# Objective:
Format every line of the records below as a Markdown table with two columns, Row and Line. Number the rows in order and leave out blank lines.

[START]

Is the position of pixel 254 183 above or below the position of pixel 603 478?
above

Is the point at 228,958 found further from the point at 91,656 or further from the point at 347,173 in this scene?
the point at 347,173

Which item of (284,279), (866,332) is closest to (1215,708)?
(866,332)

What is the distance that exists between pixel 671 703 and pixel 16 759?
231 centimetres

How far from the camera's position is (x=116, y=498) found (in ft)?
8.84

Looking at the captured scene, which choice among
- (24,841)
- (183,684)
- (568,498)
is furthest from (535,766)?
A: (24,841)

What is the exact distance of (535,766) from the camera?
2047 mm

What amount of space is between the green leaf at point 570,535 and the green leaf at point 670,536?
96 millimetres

[END]

# Task output:
| Row | Line |
|---|---|
| 1 | Is the position of pixel 254 183 above or below the position of pixel 603 478? |
| 2 | above |
| 3 | Is the point at 228,958 found further from the point at 91,656 or further from the point at 347,173 in this scene? |
| 4 | the point at 347,173 |
| 5 | Which item of (284,279), (866,332) is closest to (1215,708)? |
| 6 | (866,332) |
| 7 | What is the distance that exists between pixel 671 703 and pixel 16 759? |
| 8 | 231 centimetres |
| 9 | How far from the camera's position is (x=116, y=498) found (in ft)? |
| 10 | 8.84 |
| 11 | Looking at the captured scene, which choice among |
| 12 | - (24,841) |
| 13 | - (183,684) |
| 14 | - (568,498) |
| 15 | is furthest from (535,766)? |
| 16 | A: (24,841) |
| 17 | What is the exact distance of (535,766) from the camera? |
| 18 | 2047 mm |
| 19 | What amount of space is between the green leaf at point 570,535 and the green leaf at point 670,536? |
| 20 | 96 millimetres |